Note that the lags are in terms of months here because we did not
specify a ts()
object. We see the autocorrelation slowly decreasing to
zero.
What about the ACF of birth data after differencing?
Sample ACF for Seasonality: Periodic
Note that the lags here are in terms of years (Lag = 1 on the plot
refers to \(h\) = 12) because the data is saved as a ts
object. In the
first plot (after only first differencing), we see an autocorrelation of
about 0.5 for one year apart observations. This suggests that
there may still be some seasonality to be accounted for. In the second
plot, after we also did seasonal differencing for lag = 12, that
decreases a bit (and becomes a bit negative).
Now, do you notice the blue, dashed horizontal lines?
These blue horizontal lines are guide lines for us. If the random process is white noise such that the observations are independent and identically distributed with a constant mean (of 0) and constant variance \(\sigma^2\), we’d expected the sample autocorrelation to be within these dashed horizontal lines (\(\pm 1.96/\sqrt{n}\)) roughly 95% of the time. So if the random process were actually independent white noise, we’d expect 95% of the ACF estimates for \(h\not=0\) to be within the blue lines with no systematic pattern.

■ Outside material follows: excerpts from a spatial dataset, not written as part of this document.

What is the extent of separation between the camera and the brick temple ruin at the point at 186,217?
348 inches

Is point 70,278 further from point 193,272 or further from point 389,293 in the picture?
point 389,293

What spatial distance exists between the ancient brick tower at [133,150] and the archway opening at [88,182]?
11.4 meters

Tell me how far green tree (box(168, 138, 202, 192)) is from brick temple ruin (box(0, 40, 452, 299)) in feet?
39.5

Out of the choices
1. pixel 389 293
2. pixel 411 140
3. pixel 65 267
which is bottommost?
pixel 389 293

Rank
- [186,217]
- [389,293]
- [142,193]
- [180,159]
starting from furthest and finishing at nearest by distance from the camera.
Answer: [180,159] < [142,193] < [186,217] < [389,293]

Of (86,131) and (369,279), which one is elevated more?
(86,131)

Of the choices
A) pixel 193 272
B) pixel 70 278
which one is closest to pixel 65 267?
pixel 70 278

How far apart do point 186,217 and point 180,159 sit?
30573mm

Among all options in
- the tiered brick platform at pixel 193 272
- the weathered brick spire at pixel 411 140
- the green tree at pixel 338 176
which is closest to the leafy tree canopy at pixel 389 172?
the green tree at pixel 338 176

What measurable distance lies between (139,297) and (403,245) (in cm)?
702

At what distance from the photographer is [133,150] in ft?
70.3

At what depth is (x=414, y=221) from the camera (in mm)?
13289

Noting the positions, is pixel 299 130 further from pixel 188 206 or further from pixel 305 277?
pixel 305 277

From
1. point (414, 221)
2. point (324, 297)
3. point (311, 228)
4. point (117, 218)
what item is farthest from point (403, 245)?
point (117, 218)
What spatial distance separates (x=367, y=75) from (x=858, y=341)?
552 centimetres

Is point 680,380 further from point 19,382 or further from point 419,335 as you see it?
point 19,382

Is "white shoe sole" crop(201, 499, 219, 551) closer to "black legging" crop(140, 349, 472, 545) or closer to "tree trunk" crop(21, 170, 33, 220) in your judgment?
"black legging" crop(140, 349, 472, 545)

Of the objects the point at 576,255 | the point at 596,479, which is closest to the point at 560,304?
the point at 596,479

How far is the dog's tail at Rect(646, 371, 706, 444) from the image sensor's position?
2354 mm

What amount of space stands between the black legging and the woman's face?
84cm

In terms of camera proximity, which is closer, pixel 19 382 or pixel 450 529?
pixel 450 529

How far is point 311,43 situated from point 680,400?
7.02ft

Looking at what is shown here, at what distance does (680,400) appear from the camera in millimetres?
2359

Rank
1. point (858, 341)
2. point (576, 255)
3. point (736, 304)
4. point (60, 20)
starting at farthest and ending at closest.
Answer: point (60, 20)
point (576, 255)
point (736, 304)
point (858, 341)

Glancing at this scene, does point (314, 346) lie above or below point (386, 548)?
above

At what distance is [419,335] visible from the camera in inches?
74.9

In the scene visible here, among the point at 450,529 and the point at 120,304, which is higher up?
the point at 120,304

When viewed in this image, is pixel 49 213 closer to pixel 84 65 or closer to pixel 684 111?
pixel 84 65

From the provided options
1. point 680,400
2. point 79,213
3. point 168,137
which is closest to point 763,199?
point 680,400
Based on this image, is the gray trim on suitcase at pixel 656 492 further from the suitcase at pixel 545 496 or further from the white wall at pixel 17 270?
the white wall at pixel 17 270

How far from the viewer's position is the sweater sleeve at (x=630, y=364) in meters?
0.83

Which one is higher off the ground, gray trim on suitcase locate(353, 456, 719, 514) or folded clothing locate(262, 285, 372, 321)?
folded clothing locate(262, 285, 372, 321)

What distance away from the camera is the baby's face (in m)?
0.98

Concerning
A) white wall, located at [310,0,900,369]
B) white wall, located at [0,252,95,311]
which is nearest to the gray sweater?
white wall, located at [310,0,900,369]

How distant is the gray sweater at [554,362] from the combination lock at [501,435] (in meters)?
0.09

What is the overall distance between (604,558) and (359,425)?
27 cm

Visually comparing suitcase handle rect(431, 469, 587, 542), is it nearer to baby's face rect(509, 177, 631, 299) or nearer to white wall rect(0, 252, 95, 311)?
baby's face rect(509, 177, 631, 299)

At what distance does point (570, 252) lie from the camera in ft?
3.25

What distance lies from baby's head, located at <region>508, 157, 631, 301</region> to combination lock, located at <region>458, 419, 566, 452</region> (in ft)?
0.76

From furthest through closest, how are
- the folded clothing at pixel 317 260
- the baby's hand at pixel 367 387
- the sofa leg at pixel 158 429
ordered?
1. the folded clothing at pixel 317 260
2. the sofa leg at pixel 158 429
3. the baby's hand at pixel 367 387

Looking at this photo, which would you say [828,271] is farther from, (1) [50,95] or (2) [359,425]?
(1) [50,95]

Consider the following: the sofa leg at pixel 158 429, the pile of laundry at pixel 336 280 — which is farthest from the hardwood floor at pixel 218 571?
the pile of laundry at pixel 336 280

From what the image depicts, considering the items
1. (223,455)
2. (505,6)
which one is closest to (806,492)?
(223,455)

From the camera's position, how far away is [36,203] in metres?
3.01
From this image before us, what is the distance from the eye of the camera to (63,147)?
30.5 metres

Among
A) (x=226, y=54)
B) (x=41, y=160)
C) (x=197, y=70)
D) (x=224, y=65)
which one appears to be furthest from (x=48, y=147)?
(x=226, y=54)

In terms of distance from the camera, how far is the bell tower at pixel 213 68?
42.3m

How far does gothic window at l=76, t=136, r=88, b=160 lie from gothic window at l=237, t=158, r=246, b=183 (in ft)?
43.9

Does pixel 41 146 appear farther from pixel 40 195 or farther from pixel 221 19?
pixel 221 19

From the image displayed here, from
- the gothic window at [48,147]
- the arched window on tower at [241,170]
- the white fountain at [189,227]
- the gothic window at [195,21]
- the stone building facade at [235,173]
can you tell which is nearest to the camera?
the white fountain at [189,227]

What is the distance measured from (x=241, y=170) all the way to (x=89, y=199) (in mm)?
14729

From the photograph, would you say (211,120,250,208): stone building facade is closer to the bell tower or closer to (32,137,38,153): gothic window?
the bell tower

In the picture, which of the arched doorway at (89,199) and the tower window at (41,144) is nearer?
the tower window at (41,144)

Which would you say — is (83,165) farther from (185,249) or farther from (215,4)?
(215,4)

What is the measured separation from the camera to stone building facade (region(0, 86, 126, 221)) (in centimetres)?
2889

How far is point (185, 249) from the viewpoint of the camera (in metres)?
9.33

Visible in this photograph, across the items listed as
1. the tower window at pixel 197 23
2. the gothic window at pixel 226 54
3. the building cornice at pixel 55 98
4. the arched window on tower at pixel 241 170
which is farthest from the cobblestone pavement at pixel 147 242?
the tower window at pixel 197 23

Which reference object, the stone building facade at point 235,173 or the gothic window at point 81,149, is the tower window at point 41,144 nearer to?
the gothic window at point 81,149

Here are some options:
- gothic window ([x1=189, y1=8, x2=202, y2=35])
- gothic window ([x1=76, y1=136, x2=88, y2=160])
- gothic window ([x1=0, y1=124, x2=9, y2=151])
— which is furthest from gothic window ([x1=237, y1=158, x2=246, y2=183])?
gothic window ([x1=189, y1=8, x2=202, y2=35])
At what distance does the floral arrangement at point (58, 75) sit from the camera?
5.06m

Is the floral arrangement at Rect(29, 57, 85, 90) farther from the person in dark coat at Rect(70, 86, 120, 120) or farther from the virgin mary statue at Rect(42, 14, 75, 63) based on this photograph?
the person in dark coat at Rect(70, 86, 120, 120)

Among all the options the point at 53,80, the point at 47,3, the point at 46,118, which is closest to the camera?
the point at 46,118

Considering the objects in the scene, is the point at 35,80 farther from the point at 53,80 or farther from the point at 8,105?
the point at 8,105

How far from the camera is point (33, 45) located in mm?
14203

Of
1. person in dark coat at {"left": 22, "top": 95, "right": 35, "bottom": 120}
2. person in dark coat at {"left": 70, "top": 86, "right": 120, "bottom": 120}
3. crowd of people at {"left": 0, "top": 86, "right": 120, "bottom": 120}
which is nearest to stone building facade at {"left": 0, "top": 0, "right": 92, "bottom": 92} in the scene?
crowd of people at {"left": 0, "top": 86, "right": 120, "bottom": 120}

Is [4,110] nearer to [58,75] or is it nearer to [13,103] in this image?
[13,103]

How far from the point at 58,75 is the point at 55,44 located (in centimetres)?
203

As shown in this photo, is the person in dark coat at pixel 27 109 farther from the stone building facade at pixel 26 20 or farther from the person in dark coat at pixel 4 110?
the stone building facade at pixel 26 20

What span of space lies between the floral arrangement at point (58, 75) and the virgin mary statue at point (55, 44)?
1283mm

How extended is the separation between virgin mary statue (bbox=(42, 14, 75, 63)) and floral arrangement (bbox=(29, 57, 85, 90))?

See an example of Gaussian white noise below and its sample autocorrelation function.
Sample ACF for White Noise: Zero except at lag 0
Many stationary time series have recognizable ACF patterns. We’ll get familiar with those in a moment.
However, most time series we encounter in practice are not stationary. Thus, our first step will always be to deal with the trend and seasonality. Then we can model the (hopefully stationary) residuals with a stationary model.